Athey acrescenta que a amplitude das aplicações gerais da IA, desde conselhos de compra a diagnósticos médicos, torna mais perigosa a dinâmica da “caixa preta”, ou seja, o processo de tomada de decisão dos modelos de IA que nem mesmo os engenheiros que os construíram conseguem compreender bem. E adverte que o impulso à produtividade a longo prazo por parte da IA segue, no melhor dos casos, limitado a um grupo de empresas, com um alcance muito estreito de economia de força de trabalho, o que alimenta a desigualdade de renda e a concentração econômica. Quanto à questão do desenvolvimento seguro da IA – lembremos o chamado de atores importantes do setor, inclusive Musk, para pausar a pesquisa por seis meses até entender melhor os riscos – parece ter deixado de ser prioridade. Diante da possibilidade de que a China supere os EUA nessa área, os “aceleracionistas” levam vantagem frente aos temores e precauções dos “apocalípticos” (doomers). Na era Trump, ninguém parece se preocupar com um cenário de “tomada de controle pelas máquinas” ou “autoconsciência” dos computadores, ao estilo Skynet do filme Exterminador do Futuro.[6] Isso não quer dizer que o risco desapareceu, mas sim que ele é varrido para debaixo do tapete “até vencermos a China”.

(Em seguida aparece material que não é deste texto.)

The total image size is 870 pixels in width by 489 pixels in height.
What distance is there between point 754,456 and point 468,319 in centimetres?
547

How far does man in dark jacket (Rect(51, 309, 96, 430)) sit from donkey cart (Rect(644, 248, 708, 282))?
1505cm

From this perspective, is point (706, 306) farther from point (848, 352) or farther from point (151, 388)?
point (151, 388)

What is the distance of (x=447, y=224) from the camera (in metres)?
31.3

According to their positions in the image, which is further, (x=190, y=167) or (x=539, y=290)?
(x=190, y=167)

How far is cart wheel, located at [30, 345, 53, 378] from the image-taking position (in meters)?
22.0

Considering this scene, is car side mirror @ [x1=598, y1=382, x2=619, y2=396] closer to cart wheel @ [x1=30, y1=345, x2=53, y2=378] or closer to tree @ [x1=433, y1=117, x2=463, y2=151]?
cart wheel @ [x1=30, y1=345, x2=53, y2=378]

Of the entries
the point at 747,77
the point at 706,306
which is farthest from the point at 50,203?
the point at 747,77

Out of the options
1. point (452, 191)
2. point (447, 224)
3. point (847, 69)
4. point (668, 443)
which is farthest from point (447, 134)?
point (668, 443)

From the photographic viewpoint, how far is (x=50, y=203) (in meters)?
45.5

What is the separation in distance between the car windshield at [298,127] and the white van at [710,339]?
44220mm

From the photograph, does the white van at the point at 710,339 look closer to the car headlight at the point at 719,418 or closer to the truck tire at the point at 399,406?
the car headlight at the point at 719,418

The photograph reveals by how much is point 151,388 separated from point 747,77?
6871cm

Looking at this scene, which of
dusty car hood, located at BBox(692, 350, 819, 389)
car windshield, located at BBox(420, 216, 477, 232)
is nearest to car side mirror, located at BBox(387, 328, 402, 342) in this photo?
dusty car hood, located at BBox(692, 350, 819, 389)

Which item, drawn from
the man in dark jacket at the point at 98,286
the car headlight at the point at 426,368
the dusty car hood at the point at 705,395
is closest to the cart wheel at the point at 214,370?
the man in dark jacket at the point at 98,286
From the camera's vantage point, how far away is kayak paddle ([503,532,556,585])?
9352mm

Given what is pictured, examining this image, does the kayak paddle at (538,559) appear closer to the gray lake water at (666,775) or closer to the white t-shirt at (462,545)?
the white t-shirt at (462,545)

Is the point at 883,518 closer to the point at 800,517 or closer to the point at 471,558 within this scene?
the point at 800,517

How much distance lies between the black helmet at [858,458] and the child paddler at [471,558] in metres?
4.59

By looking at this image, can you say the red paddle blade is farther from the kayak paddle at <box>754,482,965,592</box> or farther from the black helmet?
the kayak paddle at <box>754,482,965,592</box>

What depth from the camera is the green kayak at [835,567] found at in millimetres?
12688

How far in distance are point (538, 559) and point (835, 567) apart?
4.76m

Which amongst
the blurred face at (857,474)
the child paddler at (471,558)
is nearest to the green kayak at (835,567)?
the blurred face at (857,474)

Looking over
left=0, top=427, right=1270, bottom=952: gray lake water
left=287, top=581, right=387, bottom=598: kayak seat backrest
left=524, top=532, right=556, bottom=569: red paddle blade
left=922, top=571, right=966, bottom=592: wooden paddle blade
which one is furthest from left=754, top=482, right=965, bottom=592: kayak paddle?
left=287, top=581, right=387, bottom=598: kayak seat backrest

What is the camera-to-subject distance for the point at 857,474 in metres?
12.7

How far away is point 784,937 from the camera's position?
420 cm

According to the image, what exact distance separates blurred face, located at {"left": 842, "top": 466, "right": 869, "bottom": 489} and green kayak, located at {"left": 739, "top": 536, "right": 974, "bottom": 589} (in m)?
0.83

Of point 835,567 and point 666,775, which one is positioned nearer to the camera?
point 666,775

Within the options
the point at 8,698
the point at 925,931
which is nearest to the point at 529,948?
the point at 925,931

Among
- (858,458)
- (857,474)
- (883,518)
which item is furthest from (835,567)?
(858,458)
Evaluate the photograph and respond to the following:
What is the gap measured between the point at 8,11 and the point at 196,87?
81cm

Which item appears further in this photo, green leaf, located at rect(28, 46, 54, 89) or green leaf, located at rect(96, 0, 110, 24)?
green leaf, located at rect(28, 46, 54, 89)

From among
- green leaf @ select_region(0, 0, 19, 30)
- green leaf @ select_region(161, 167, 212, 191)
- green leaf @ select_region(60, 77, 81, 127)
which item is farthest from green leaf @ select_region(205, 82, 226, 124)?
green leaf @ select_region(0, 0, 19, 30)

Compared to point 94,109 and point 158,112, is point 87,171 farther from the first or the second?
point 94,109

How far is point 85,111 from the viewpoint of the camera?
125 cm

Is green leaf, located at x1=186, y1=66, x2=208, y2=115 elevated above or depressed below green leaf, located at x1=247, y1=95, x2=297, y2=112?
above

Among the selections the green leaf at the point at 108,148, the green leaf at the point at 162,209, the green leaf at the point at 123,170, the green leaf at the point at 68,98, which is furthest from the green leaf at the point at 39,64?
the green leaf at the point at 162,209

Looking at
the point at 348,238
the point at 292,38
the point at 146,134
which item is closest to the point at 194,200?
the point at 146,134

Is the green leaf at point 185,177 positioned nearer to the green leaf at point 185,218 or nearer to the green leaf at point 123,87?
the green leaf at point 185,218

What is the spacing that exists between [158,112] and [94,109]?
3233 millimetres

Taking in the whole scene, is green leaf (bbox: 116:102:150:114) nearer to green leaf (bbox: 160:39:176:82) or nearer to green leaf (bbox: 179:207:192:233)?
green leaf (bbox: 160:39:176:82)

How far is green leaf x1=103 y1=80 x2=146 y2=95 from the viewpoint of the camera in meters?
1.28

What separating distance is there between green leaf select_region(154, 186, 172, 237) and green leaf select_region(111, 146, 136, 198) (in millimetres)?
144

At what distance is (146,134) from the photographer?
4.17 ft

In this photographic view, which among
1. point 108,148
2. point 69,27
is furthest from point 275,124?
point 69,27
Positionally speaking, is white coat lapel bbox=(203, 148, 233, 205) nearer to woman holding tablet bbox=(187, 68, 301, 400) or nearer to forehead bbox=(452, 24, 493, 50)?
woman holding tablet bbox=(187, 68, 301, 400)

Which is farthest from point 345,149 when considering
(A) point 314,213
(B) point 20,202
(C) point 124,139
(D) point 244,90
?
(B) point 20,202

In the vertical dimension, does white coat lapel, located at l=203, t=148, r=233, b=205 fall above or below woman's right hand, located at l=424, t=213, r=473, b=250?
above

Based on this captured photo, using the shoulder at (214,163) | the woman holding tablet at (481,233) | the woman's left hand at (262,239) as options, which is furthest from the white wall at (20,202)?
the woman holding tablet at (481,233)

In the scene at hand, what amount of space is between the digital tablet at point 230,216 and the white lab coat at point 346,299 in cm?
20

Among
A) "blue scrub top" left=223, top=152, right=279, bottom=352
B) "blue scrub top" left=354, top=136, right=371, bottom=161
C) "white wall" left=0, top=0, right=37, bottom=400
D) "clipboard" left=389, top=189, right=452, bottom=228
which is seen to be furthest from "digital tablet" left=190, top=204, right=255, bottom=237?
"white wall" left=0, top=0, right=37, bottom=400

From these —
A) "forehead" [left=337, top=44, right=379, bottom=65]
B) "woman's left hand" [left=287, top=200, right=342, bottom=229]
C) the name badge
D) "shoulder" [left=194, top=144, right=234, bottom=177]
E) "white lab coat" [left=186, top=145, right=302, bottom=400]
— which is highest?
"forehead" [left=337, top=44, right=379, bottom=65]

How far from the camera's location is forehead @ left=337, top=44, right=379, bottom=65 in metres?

Outros analistas parecem se resignar ao fato de que, no curto prazo, também não haverá nenhum salto na produtividade graças à IA. Muitos parecem esperar que a tecnologia se torne mais difundida: “O trator foi inventado no início do século XX, mas em 1940 menos de um quarto das fazendas dos EUA tinha um. Só em 2010 dois terços das empresas americanas tinham um site” (C. Williams, The Economist, novembro de 2025). Por enquanto, a adoção da IA é lenta: menos de 6% das empresas dos EUA usam IA para a produção de bens e serviços. Enquanto isso, “o crescimento da produtividade continua no chão, muito abaixo do que era nas décadas de 60 e 70. (…) A pergunta para 2025 é quanto tempo pode ser sustentada a desconexão entre os mercados financeiros [isto é, a avaliação de empresas de IA em níveis de bolha. MY] e a economia real em relação à utilidade da IA” (ídem). No mesmo sentido, a já citada Athey lembra que “nos EUA, o setor tecnológico ocupa 4% da força de trabalho. Mesmo se o setor inteiro adotasse IA 100%, isso não teria muita importância do ponto de vista da produtividade do trabalho, [o que importa são] setores muito grandes, como o comércio varejista e o cuidado com a saúde. (…) Queremos destacar o quão profundamente imprevisível é o futuro dessa tecnologia” (em M. Roberts, “ASSA 2025 part one: AI, AI, AI…”, 6-1-25). Roberts inclui o recente prêmio Nobel Daron Acemoglu na lista de céticos sobre o impacto próximo da IA, com razão: enquanto Goldman Sachs – líder do grupo “otimista” – considera que a contribuição da IA poderia representar um aumento de 7% do PIB global ao longo dos próximos dez anos, para Acemoglu o número se aproxima mais de 1%. Uma contribuição anual de 0,1%, como calcula Acemoglu, parece quase um erro de arredondamento, mas mesmo a visão celebratória de Goldman Sachs equivale a não mais que 0,65-0,70% do PIB ao ano, o que não é exatamente uma revolução na produtividade.
Era nesse debate que a indústria estava quando ocorreu a entrada fulminante da China na IA com o DeepSeek, o que pode ter consequências maiores do que as previstas. Tentaremos colocar a questão sem ficar excessivamente técnicos; o essencial é que não se trata apenas de qual país vence a corrida, mas do papel que a IA desempenhará.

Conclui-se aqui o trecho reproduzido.